#### PROBLEM:
Among the lines of the records, find all that carry the word "html" and copy them.

#### Excerpts from a dataset:
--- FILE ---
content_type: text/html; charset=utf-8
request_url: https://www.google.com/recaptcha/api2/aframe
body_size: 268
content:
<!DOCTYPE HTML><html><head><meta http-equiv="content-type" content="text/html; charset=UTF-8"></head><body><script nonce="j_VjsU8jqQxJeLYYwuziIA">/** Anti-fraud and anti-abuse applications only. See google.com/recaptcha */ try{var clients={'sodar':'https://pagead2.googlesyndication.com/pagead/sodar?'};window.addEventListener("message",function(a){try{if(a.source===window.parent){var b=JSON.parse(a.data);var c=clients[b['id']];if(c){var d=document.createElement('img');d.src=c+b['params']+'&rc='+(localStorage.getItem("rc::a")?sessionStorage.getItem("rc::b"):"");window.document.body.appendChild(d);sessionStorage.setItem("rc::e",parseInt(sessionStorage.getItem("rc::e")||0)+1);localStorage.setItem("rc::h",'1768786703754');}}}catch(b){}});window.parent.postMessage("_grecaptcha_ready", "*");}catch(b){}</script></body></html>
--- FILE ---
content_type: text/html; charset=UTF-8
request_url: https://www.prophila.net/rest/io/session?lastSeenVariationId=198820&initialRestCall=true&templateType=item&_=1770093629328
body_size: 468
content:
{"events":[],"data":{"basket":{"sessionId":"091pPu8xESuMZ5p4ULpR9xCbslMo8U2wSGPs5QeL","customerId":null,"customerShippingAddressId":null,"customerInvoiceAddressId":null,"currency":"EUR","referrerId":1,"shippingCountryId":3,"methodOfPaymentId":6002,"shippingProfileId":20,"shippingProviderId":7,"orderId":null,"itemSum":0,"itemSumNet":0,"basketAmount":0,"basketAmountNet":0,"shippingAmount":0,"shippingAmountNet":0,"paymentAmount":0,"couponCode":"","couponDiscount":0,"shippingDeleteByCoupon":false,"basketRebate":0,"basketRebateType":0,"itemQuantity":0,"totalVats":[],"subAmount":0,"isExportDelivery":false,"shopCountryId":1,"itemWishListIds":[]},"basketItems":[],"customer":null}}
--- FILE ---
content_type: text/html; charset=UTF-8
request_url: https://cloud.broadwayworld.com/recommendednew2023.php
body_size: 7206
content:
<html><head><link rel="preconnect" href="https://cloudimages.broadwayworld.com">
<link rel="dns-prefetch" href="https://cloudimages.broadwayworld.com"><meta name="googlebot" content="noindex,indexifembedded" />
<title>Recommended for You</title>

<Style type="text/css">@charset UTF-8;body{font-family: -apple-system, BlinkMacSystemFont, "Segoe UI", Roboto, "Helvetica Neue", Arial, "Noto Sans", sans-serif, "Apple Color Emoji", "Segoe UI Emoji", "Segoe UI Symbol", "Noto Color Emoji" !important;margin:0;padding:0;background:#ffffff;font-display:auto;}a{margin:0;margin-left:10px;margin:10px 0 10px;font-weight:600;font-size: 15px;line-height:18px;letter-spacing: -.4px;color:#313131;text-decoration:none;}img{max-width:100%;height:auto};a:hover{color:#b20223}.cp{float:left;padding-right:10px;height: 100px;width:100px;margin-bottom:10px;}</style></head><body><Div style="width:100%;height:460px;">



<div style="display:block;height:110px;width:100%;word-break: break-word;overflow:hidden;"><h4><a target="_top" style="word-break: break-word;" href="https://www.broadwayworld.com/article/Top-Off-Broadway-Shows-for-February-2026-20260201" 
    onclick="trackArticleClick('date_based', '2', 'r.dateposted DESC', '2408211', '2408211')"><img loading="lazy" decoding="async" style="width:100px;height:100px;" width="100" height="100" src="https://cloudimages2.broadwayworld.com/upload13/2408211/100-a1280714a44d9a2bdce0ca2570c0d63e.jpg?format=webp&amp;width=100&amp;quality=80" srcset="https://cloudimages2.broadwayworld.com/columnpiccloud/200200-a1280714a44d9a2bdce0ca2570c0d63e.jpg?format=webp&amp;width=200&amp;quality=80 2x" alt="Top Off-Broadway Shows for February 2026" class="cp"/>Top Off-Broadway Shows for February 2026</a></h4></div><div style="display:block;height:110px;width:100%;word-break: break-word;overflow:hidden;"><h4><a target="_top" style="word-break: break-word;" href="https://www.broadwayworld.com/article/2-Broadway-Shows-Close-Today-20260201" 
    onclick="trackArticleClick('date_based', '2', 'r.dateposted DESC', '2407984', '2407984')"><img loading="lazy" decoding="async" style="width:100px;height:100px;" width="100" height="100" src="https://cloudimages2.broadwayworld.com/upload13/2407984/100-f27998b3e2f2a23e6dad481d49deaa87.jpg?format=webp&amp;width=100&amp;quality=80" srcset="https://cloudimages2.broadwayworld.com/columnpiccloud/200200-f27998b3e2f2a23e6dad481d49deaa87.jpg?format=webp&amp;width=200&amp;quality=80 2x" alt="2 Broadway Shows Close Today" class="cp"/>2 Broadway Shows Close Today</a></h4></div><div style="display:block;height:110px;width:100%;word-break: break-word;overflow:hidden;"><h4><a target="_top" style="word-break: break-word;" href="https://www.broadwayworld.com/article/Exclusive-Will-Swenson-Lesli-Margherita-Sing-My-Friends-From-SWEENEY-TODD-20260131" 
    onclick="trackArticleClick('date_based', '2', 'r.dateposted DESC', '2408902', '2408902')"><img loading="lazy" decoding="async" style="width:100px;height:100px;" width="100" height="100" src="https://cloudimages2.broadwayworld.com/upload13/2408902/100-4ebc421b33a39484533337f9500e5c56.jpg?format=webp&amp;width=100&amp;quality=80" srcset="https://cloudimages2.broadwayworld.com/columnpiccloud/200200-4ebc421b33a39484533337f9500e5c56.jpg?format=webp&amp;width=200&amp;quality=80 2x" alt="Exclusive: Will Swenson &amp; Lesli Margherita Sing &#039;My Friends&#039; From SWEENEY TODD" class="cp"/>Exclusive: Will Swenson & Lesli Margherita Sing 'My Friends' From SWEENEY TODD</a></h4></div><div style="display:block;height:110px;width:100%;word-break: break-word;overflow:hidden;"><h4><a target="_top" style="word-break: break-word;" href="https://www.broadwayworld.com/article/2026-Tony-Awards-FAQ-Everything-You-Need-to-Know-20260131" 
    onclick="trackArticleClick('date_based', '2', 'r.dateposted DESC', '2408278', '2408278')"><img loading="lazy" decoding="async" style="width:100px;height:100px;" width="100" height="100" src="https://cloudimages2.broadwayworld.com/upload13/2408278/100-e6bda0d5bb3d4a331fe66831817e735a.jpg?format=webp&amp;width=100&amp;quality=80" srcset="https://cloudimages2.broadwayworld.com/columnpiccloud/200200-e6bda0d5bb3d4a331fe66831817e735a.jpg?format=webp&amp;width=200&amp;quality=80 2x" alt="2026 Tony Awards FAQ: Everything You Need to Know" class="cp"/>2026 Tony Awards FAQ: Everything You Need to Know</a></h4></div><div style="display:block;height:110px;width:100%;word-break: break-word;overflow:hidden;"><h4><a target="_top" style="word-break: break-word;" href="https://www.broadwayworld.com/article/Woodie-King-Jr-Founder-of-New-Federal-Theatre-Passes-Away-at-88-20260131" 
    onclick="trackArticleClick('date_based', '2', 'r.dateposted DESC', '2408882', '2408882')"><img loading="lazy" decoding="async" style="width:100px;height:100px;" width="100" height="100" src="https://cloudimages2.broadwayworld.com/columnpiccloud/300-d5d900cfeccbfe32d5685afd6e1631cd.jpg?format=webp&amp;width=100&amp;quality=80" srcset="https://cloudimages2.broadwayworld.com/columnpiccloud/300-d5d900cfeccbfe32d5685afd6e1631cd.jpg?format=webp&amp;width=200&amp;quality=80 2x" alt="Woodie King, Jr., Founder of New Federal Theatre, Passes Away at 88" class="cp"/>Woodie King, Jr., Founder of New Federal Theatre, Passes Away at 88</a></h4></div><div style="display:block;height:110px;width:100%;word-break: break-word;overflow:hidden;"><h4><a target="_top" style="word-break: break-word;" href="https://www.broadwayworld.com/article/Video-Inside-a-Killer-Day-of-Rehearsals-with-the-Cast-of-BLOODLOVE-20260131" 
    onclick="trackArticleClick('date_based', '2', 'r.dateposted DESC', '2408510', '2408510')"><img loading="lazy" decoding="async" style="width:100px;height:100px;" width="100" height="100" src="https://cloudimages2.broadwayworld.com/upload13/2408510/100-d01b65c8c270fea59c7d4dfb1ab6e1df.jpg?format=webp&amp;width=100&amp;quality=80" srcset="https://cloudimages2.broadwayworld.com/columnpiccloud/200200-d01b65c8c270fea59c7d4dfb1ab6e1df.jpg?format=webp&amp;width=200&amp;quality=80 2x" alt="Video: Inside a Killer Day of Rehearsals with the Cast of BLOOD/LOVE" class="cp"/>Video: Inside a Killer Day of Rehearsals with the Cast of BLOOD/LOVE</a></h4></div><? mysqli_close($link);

#### TASK ANSWER:
content_type: text/html; charset=utf-8
<!DOCTYPE HTML><html><head><meta http-equiv="content-type" content="text/html; charset=UTF-8"></head><body><script nonce="j_VjsU8jqQxJeLYYwuziIA">/** Anti-fraud and anti-abuse applications only. See google.com/recaptcha */ try{var clients={'sodar':'https://pagead2.googlesyndication.com/pagead/sodar?'};window.addEventListener("message",function(a){try{if(a.source===window.parent){var b=JSON.parse(a.data);var c=clients[b['id']];if(c){var d=document.createElement('img');d.src=c+b['params']+'&rc='+(localStorage.getItem("rc::a")?sessionStorage.getItem("rc::b"):"");window.document.body.appendChild(d);sessionStorage.setItem("rc::e",parseInt(sessionStorage.getItem("rc::e")||0)+1);localStorage.setItem("rc::h",'1768786703754');}}}catch(b){}});window.parent.postMessage("_grecaptcha_ready", "*");}catch(b){}</script></body></html>
content_type: text/html; charset=UTF-8
content_type: text/html; charset=UTF-8
<html><head><link rel="preconnect" href="https://cloudimages.broadwayworld.com">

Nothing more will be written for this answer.